***** Document extract

During my practice as an athletic trainer at various levels of competition and sport, the most common injury I’ve seen is the anterior talofibular (ATF) sprain or general ankle sprain. It can be extremely painful and scary for an athlete to experience this injury – and for anyone who witnesses it. The biggest question I get is: “What can WE do to help ourselves or our athletes recover from this?”
To find the answer, we must first understand how the injury typically occurs. The most common causes for a sprain in basketball are planting and cutting forcefully, or coming down from a rebound attempt and stepping on another athlete’s foot or even the ball. Injury occurs when the force becomes too strenuous for the ligaments or tendons, causing overstretching or tearing.
Now that we understand more about the causes, what happens next? The body responds almost immediately with some form of pain and typically, a large amount of swelling. The pain is your body letting you know that damage has occurred, and the swelling occurs as a way for your body to protect the damaged area and initialize the healing process.

**********
***** Raw data

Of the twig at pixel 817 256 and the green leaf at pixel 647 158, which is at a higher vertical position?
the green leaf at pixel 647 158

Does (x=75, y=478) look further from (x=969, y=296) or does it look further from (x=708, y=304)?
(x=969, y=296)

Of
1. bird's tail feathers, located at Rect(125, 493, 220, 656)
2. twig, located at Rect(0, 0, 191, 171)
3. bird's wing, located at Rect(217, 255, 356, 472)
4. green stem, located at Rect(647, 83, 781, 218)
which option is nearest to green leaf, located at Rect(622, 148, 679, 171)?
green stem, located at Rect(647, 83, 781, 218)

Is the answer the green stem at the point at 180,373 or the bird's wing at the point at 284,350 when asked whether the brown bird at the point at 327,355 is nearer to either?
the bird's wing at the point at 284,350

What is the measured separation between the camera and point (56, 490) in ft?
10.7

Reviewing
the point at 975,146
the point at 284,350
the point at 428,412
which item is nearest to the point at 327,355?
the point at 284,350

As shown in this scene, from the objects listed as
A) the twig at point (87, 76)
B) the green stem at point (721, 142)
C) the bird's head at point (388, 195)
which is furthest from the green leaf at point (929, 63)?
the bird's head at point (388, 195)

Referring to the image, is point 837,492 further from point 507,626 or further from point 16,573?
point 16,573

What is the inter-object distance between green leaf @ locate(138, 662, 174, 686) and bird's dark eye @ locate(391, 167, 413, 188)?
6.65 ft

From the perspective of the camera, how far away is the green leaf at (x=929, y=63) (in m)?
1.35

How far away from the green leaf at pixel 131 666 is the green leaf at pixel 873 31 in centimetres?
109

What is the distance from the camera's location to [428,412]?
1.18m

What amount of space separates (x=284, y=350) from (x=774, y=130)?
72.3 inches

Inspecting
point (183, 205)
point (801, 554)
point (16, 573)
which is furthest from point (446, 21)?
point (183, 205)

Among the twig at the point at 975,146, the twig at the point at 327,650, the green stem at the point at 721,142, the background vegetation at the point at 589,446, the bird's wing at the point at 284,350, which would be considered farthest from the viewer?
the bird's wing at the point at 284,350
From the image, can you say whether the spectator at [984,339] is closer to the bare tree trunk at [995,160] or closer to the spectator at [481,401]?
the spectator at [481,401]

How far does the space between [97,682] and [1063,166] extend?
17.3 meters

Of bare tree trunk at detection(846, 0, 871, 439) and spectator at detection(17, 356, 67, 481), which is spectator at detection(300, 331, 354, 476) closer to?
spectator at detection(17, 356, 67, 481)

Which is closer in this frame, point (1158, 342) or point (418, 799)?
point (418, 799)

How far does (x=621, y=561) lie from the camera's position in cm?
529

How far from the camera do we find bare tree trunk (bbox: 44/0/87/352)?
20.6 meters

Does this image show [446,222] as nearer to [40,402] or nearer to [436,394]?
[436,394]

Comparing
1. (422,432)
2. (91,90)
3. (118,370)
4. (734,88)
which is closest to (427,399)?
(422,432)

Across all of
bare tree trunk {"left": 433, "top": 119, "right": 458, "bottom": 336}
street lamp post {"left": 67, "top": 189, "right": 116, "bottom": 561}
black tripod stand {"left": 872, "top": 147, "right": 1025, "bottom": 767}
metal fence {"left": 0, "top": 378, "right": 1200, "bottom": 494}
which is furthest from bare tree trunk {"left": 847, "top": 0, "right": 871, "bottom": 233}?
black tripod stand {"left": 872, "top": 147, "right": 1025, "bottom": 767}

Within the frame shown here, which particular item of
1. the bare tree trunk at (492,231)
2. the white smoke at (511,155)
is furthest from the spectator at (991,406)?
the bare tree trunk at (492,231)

**********

# Exercise tasks:
(1) In the ankle sprain text, what injury does the athletic trainer say is the most common one they have seen?
(2) Write the next part of the ankle sprain text, picking up after its last sentence.

# Expected responses:
(1) The anterior talofibular (ATF) sprain, or general ankle sprain.

(2)
As a spectator or parent, it can be hard to see an athlete in pain and unable to walk off the court without assistance. When this happens, it’s important to stay calm and allow the athletic trainer to do a proper evaluation of the athlete. It is equally important for the athlete or parent to be patient and understand that the athletic trainer is diagnosing based on what is observed. For a more thorough diagnosis, performing imaging or consulting the team physician is always a great idea.
As clinicians, we are able to give a rough estimate of what damage has occurred after our initial evaluation. In a sprain, this is differentiated by three grades. A Grade 1 ankle sprain occurs when the ligament has been overstretched or has taken on some slight tearing. A Grade 2 ankle sprain occurs when there has been more excessive tearing of the ligamentous structures. And a Grade 3 sprain occurs when the ligament has a complete tear or rupture.
A general rule for parents and athletes to keep in mind is: The less function and more pain the athlete is experiencing, the more severe the damage. For light sprains, there are actions you may take at home while you decide on what to do next.
Keep in mind the level of pain or damage may require further imaging and a trip to the team physician. With a light to moderate sprain, R.I.C.E (Rest, Ice, Compression, and Elevation) is best to remember when determining the next steps. Over the counter medications such as ibuprofen or naproxen are also good for pain and swelling. Pay close attention to the dosage and consult the athlete’s physician to rule out any possible allergies or other conditions. Compression can be done with an ace bandage and elevation with a chair or the couch.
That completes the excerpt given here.